In part, microbiological advances prompted the recognition of a urinary microbiome in the bladder of healthy women (Biehl et al, 2022). Genetic testing found, for instance, bacteria in the bladder of 68.6% of 51 pregnant women who underwent straight catheterisation or transurethral Foley catheter placement. The standard urine culture had a false negative rate of 100% and did not detect several known or emerging urinary pathogens (Jacobs et al, 2017).
The findings are of more than academic interest. Genetic analysis suggests that the urinary pathogens responsible for uncomplicated acute cystitis differ from those that cause recurrent cystitis (Yoo et al, 2021). One study reported that 10 women with urgency urinary incontinence showed statistically significant increases in levels of 14 bacteria compared with 10 women with normal bladder function. The less diverse the urinary microbiome, the more severe the symptoms of urinary incontinence (Karstens et al, 2016). A study that enrolled 49 men aged between 40 and 85 years reported that combining culture and genetic tests identified bacteria in catheterised urine from 22.2% who had mild lower urinary tract symptoms, 30.0% with moderate symptoms and 57.1% with severe symptoms (Bajic et al, 2020).
Monitoring the microbiome
Overall, the urinary tract shares 63% of bacterial species with the gut microbiome and 32% with the vagina (Perez-Carrasco et al, 2021). However, the urinary microbiome in a particular person is highly individual. A study of three catheterised neurogenic patients showed that each ‘had a community that was unique to the individual, and few organisms were shared’ between the patients (Bossa et al, 2017).
The composition of a particular person's urinary microbiome may change with, for example, age, menstruation and time since last sexual intercourse (Biehl et al, 2022, Gaston et al, 2021). In addition, some strains in the urinary microbiome can compete with and inhibit each other (Azevedo et al, 2017).
Against this background, Bossa et al (2017) monitored three neurogenic patients over 12 months by examining bacterial biofilms on their urinary catheters. The urinary tract microbiome differed significantly between individuals. Probiotic therapy and UTI (in one person) significantly changed the microbial community in the catheter biofilms. The change in the microbiome preceded the clinical diagnosis of UTI (Bossa et al, 2017). Nevertheless, the urinary microbiome was ‘highly resilient’ and ‘relatively stable’. The changes in the microbiota following probiotics or UTI were short-lived and soon returned to a pattern similar to the baseline composition (Bossa et al, 2017).

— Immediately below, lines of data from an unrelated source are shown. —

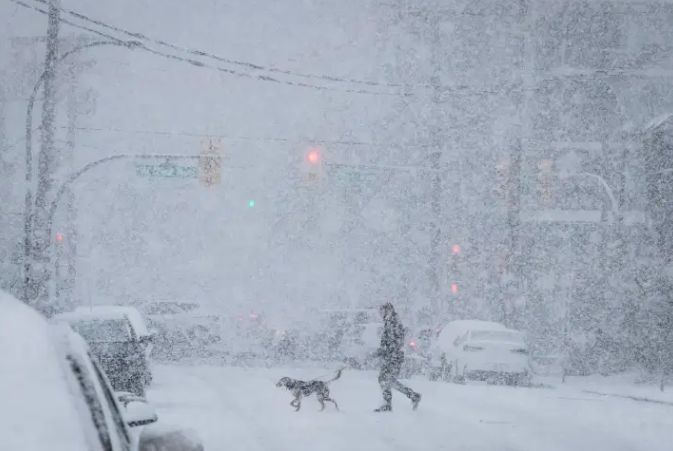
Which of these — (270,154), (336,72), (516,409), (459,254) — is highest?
(336,72)

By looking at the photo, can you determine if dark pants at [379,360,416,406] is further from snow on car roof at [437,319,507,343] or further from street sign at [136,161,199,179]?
street sign at [136,161,199,179]

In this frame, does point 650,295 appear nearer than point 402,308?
Yes

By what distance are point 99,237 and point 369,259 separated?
1621cm

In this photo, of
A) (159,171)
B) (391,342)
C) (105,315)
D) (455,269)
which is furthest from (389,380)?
(455,269)

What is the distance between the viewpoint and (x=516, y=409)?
16.4 m

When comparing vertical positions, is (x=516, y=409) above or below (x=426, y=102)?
below

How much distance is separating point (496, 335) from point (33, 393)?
21.2 metres

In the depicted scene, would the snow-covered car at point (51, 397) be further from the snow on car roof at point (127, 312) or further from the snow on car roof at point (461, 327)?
the snow on car roof at point (461, 327)

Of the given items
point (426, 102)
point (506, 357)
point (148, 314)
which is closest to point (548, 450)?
point (506, 357)

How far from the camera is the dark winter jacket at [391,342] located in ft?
50.8

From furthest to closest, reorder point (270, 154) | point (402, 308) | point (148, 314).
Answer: point (270, 154), point (402, 308), point (148, 314)

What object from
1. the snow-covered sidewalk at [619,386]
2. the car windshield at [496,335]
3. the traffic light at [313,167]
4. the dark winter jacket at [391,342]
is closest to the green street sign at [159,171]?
the traffic light at [313,167]

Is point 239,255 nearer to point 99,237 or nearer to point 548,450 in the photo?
point 99,237

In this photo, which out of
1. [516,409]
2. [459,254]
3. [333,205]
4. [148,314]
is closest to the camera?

This study raises the prospect of monitoring individuals at risk of UTIs by establishing their baseline urinary microbiome (Bossa et al, 2017). A change in the microbiome may indicate that they are likely to develop an UTI. Identifying those at risk may reduce antibiotic use by, for example, changing catheters more often (Sidaway, 2017).
Nevertheless, a recent study of 15 premenopausal women without known urogenital disease or current symptoms reported that the urinary microbiota varied considerably over 6–18 months. Indeed, the urinary microbiota varied more than the faecal samples in the same person. Moreover, differences between volunteers accounted for almost half the variation in urinary microbiota (Biehl et al, 2022). Biehl et al (2022) commented that: ‘The higher intraindividual variability of urinary microbiota as compared to fecal microbiota will be a challenge for future studies investigating associations with urogenital diseases and aiming at identifying pathogenic microbiota signatures’.
The urinary microbiome does not tell the whole story. For instance, the interaction between tissues in the patient's bladder and the pathogens probably indicates the presence or absence of a UTI more accurately than the urinary microbiome alone (Forster et al, 2020). Nevertheless, further research into the biofilm and the urinary microbiome may offer new approaches to prevent catheter-related UTIs.